Morris County Prosecutor Michael M. Rubbinaccio and Assistant Prosecutor
John McNamara Jr., who will try the Jimenez case, said they are anxious
for a trial to begin now that the last outstanding issue has been settled.
It was the prosecutor's position that Jimenez had the burden of proving
mental retardation rather than being the onus of the prosecutor to
disprove.

"The time has come for this matter to proceed to trial so that a jury may
determine all of the issues in a principled and just fashion," McNamara
said.

Jimenez has a wife and children in Honduras and was living with his
brother's family in Morristown at the time of his arrest in June 2001 for
the Valenzuela slaying. He is accused of luring the third-grader on May
20, 2001, from a playground to a secluded spot on Cory Road by a riverbed
on the pretext of feeding ducks. There, he allegedly tried to sexually
assault the boy and then beat and stabbed him to death with a garden tool
so the child would not tell on him. The boy's body was discovered on May
22, 2001.

Jimenez, along with other potential suspects, was asked to give police a
DNA sample and his matched semen found on the boy's underpants,
authorities said. Defense lawyers later contended he is mentally retarded,
with an IQ of 68 and "significant deficits in a number of areas of
adaptive behavior."

A prosecution expert set Jimenez's IQ at 69 after testing, or one point
below the 70 score at which a person could be diagnosed as mentally
retarded. But the state's expert said that Jimenez was not retarded, in
part based upon adaptive and life skills he has acquired.

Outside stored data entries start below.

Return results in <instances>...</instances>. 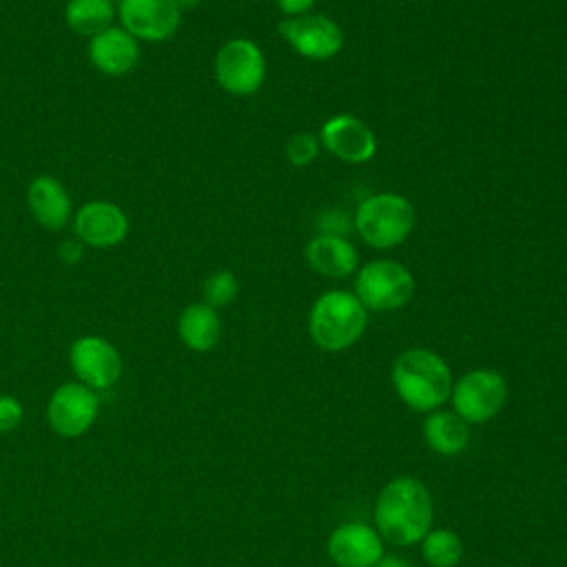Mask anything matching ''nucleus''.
Here are the masks:
<instances>
[{"label":"nucleus","instance_id":"nucleus-30","mask_svg":"<svg viewBox=\"0 0 567 567\" xmlns=\"http://www.w3.org/2000/svg\"><path fill=\"white\" fill-rule=\"evenodd\" d=\"M111 2H115V4H117V2H120V0H111Z\"/></svg>","mask_w":567,"mask_h":567},{"label":"nucleus","instance_id":"nucleus-20","mask_svg":"<svg viewBox=\"0 0 567 567\" xmlns=\"http://www.w3.org/2000/svg\"><path fill=\"white\" fill-rule=\"evenodd\" d=\"M115 18L117 4L111 0H69L64 4V22L78 35L93 38L113 27Z\"/></svg>","mask_w":567,"mask_h":567},{"label":"nucleus","instance_id":"nucleus-13","mask_svg":"<svg viewBox=\"0 0 567 567\" xmlns=\"http://www.w3.org/2000/svg\"><path fill=\"white\" fill-rule=\"evenodd\" d=\"M73 233L89 248H115L128 235V215L113 202L91 199L73 213Z\"/></svg>","mask_w":567,"mask_h":567},{"label":"nucleus","instance_id":"nucleus-16","mask_svg":"<svg viewBox=\"0 0 567 567\" xmlns=\"http://www.w3.org/2000/svg\"><path fill=\"white\" fill-rule=\"evenodd\" d=\"M27 206L35 224L47 230H62L73 219L71 195L53 175H38L29 182Z\"/></svg>","mask_w":567,"mask_h":567},{"label":"nucleus","instance_id":"nucleus-21","mask_svg":"<svg viewBox=\"0 0 567 567\" xmlns=\"http://www.w3.org/2000/svg\"><path fill=\"white\" fill-rule=\"evenodd\" d=\"M423 558L432 567H456L463 558V543L452 529H430L423 536Z\"/></svg>","mask_w":567,"mask_h":567},{"label":"nucleus","instance_id":"nucleus-3","mask_svg":"<svg viewBox=\"0 0 567 567\" xmlns=\"http://www.w3.org/2000/svg\"><path fill=\"white\" fill-rule=\"evenodd\" d=\"M368 326V310L354 292L332 288L321 292L308 315L310 339L326 352H341L357 343Z\"/></svg>","mask_w":567,"mask_h":567},{"label":"nucleus","instance_id":"nucleus-1","mask_svg":"<svg viewBox=\"0 0 567 567\" xmlns=\"http://www.w3.org/2000/svg\"><path fill=\"white\" fill-rule=\"evenodd\" d=\"M374 520L381 536L392 545L423 540L432 525V498L427 487L412 476L392 478L377 498Z\"/></svg>","mask_w":567,"mask_h":567},{"label":"nucleus","instance_id":"nucleus-22","mask_svg":"<svg viewBox=\"0 0 567 567\" xmlns=\"http://www.w3.org/2000/svg\"><path fill=\"white\" fill-rule=\"evenodd\" d=\"M237 292H239V281L233 270H215L204 279V286H202L204 303L213 306L215 310L235 301Z\"/></svg>","mask_w":567,"mask_h":567},{"label":"nucleus","instance_id":"nucleus-28","mask_svg":"<svg viewBox=\"0 0 567 567\" xmlns=\"http://www.w3.org/2000/svg\"><path fill=\"white\" fill-rule=\"evenodd\" d=\"M374 567H410V563L399 556H383Z\"/></svg>","mask_w":567,"mask_h":567},{"label":"nucleus","instance_id":"nucleus-14","mask_svg":"<svg viewBox=\"0 0 567 567\" xmlns=\"http://www.w3.org/2000/svg\"><path fill=\"white\" fill-rule=\"evenodd\" d=\"M89 62L109 78H122L131 73L142 55L140 40H135L126 29L120 24L100 31L97 35L89 38L86 47Z\"/></svg>","mask_w":567,"mask_h":567},{"label":"nucleus","instance_id":"nucleus-25","mask_svg":"<svg viewBox=\"0 0 567 567\" xmlns=\"http://www.w3.org/2000/svg\"><path fill=\"white\" fill-rule=\"evenodd\" d=\"M352 230V219L348 217V213L343 210H326L319 217V233L323 235H341L346 237V233Z\"/></svg>","mask_w":567,"mask_h":567},{"label":"nucleus","instance_id":"nucleus-23","mask_svg":"<svg viewBox=\"0 0 567 567\" xmlns=\"http://www.w3.org/2000/svg\"><path fill=\"white\" fill-rule=\"evenodd\" d=\"M321 151V144H319V137L310 135V133H297L288 140L286 144V159L297 166V168H303L308 164H312L317 159Z\"/></svg>","mask_w":567,"mask_h":567},{"label":"nucleus","instance_id":"nucleus-15","mask_svg":"<svg viewBox=\"0 0 567 567\" xmlns=\"http://www.w3.org/2000/svg\"><path fill=\"white\" fill-rule=\"evenodd\" d=\"M328 556L339 567H374L383 558V543L372 527L343 523L328 538Z\"/></svg>","mask_w":567,"mask_h":567},{"label":"nucleus","instance_id":"nucleus-7","mask_svg":"<svg viewBox=\"0 0 567 567\" xmlns=\"http://www.w3.org/2000/svg\"><path fill=\"white\" fill-rule=\"evenodd\" d=\"M279 35L288 47L312 62H326L341 53L346 33L337 20L323 13H303L297 18H284L277 24Z\"/></svg>","mask_w":567,"mask_h":567},{"label":"nucleus","instance_id":"nucleus-11","mask_svg":"<svg viewBox=\"0 0 567 567\" xmlns=\"http://www.w3.org/2000/svg\"><path fill=\"white\" fill-rule=\"evenodd\" d=\"M182 11L175 0H120L117 20L140 42H164L182 24Z\"/></svg>","mask_w":567,"mask_h":567},{"label":"nucleus","instance_id":"nucleus-18","mask_svg":"<svg viewBox=\"0 0 567 567\" xmlns=\"http://www.w3.org/2000/svg\"><path fill=\"white\" fill-rule=\"evenodd\" d=\"M177 334L193 352H208L219 343L221 319L217 310L204 301L188 303L177 317Z\"/></svg>","mask_w":567,"mask_h":567},{"label":"nucleus","instance_id":"nucleus-4","mask_svg":"<svg viewBox=\"0 0 567 567\" xmlns=\"http://www.w3.org/2000/svg\"><path fill=\"white\" fill-rule=\"evenodd\" d=\"M416 226L414 204L399 193H374L359 202L352 215L354 233L377 250L401 246Z\"/></svg>","mask_w":567,"mask_h":567},{"label":"nucleus","instance_id":"nucleus-10","mask_svg":"<svg viewBox=\"0 0 567 567\" xmlns=\"http://www.w3.org/2000/svg\"><path fill=\"white\" fill-rule=\"evenodd\" d=\"M69 363L78 381L95 392L113 388L122 377V357L117 348L100 334L78 337L71 343Z\"/></svg>","mask_w":567,"mask_h":567},{"label":"nucleus","instance_id":"nucleus-12","mask_svg":"<svg viewBox=\"0 0 567 567\" xmlns=\"http://www.w3.org/2000/svg\"><path fill=\"white\" fill-rule=\"evenodd\" d=\"M319 144L346 164H365L377 155L379 142L370 124L352 113H337L319 128Z\"/></svg>","mask_w":567,"mask_h":567},{"label":"nucleus","instance_id":"nucleus-17","mask_svg":"<svg viewBox=\"0 0 567 567\" xmlns=\"http://www.w3.org/2000/svg\"><path fill=\"white\" fill-rule=\"evenodd\" d=\"M306 261L308 266L330 279H346L359 270V252L348 237L341 235H315L306 244Z\"/></svg>","mask_w":567,"mask_h":567},{"label":"nucleus","instance_id":"nucleus-29","mask_svg":"<svg viewBox=\"0 0 567 567\" xmlns=\"http://www.w3.org/2000/svg\"><path fill=\"white\" fill-rule=\"evenodd\" d=\"M199 2H202V0H175V4L179 7L182 13H184V11H190V9H197Z\"/></svg>","mask_w":567,"mask_h":567},{"label":"nucleus","instance_id":"nucleus-24","mask_svg":"<svg viewBox=\"0 0 567 567\" xmlns=\"http://www.w3.org/2000/svg\"><path fill=\"white\" fill-rule=\"evenodd\" d=\"M24 416L22 403L11 394H0V434L13 432Z\"/></svg>","mask_w":567,"mask_h":567},{"label":"nucleus","instance_id":"nucleus-5","mask_svg":"<svg viewBox=\"0 0 567 567\" xmlns=\"http://www.w3.org/2000/svg\"><path fill=\"white\" fill-rule=\"evenodd\" d=\"M416 281L408 266L394 259H372L354 272V295L365 310H399L414 297Z\"/></svg>","mask_w":567,"mask_h":567},{"label":"nucleus","instance_id":"nucleus-27","mask_svg":"<svg viewBox=\"0 0 567 567\" xmlns=\"http://www.w3.org/2000/svg\"><path fill=\"white\" fill-rule=\"evenodd\" d=\"M317 0H275L277 9L286 16V18H297L303 13H310V9L315 7Z\"/></svg>","mask_w":567,"mask_h":567},{"label":"nucleus","instance_id":"nucleus-26","mask_svg":"<svg viewBox=\"0 0 567 567\" xmlns=\"http://www.w3.org/2000/svg\"><path fill=\"white\" fill-rule=\"evenodd\" d=\"M84 244L80 239H64L60 246H58V257L62 259V264H78L82 257H84Z\"/></svg>","mask_w":567,"mask_h":567},{"label":"nucleus","instance_id":"nucleus-19","mask_svg":"<svg viewBox=\"0 0 567 567\" xmlns=\"http://www.w3.org/2000/svg\"><path fill=\"white\" fill-rule=\"evenodd\" d=\"M423 434H425L430 450L450 456V454H458L461 450H465V445L470 441V423H465L456 412L434 410L425 419Z\"/></svg>","mask_w":567,"mask_h":567},{"label":"nucleus","instance_id":"nucleus-2","mask_svg":"<svg viewBox=\"0 0 567 567\" xmlns=\"http://www.w3.org/2000/svg\"><path fill=\"white\" fill-rule=\"evenodd\" d=\"M392 385L408 408L434 412L452 394V372L436 352L410 348L392 365Z\"/></svg>","mask_w":567,"mask_h":567},{"label":"nucleus","instance_id":"nucleus-6","mask_svg":"<svg viewBox=\"0 0 567 567\" xmlns=\"http://www.w3.org/2000/svg\"><path fill=\"white\" fill-rule=\"evenodd\" d=\"M213 71L217 84L226 93L235 97H248L264 86L266 55L255 40L230 38L217 49Z\"/></svg>","mask_w":567,"mask_h":567},{"label":"nucleus","instance_id":"nucleus-9","mask_svg":"<svg viewBox=\"0 0 567 567\" xmlns=\"http://www.w3.org/2000/svg\"><path fill=\"white\" fill-rule=\"evenodd\" d=\"M97 392L80 381L58 385L47 403V421L51 430L64 439H75L89 432L97 419Z\"/></svg>","mask_w":567,"mask_h":567},{"label":"nucleus","instance_id":"nucleus-8","mask_svg":"<svg viewBox=\"0 0 567 567\" xmlns=\"http://www.w3.org/2000/svg\"><path fill=\"white\" fill-rule=\"evenodd\" d=\"M454 412L465 423H483L492 419L507 399V383L501 372L478 368L463 374L452 385Z\"/></svg>","mask_w":567,"mask_h":567}]
</instances>
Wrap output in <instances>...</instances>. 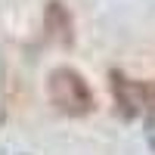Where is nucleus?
Instances as JSON below:
<instances>
[{"mask_svg":"<svg viewBox=\"0 0 155 155\" xmlns=\"http://www.w3.org/2000/svg\"><path fill=\"white\" fill-rule=\"evenodd\" d=\"M47 93L50 102L56 106V112L68 115V118H84L93 112V90H90L87 78L71 68V65H56L47 78Z\"/></svg>","mask_w":155,"mask_h":155,"instance_id":"f257e3e1","label":"nucleus"},{"mask_svg":"<svg viewBox=\"0 0 155 155\" xmlns=\"http://www.w3.org/2000/svg\"><path fill=\"white\" fill-rule=\"evenodd\" d=\"M112 93H115L118 112L124 115V118H137L140 112L149 109V93H152V87L137 84V81H127L124 74L112 71Z\"/></svg>","mask_w":155,"mask_h":155,"instance_id":"f03ea898","label":"nucleus"},{"mask_svg":"<svg viewBox=\"0 0 155 155\" xmlns=\"http://www.w3.org/2000/svg\"><path fill=\"white\" fill-rule=\"evenodd\" d=\"M44 25L50 37L59 44V47H71L74 44V19L65 3H59V0H50L47 9H44Z\"/></svg>","mask_w":155,"mask_h":155,"instance_id":"7ed1b4c3","label":"nucleus"}]
</instances>
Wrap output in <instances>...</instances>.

The two justices who disagreed with the majority said in a dissenting
opinion that it is the state's obligation to prove, beyond a reasonable
doubt, that a killer is not retarded once he or she brings forth evidence
to raise the issue.

"In a capital case, the stakes are considerably higher than in the typical
criminal case. Life itself hangs in the balance,"Justice Barry T. Albin
wrote.

"This court should take every reasonable precaution to minimize the
potential of wrongly executing a mentally retarded defendant. The
majority's approach today is not in keeping with the rigorous procedural
protections that should apply in capital cases," Albin wrote.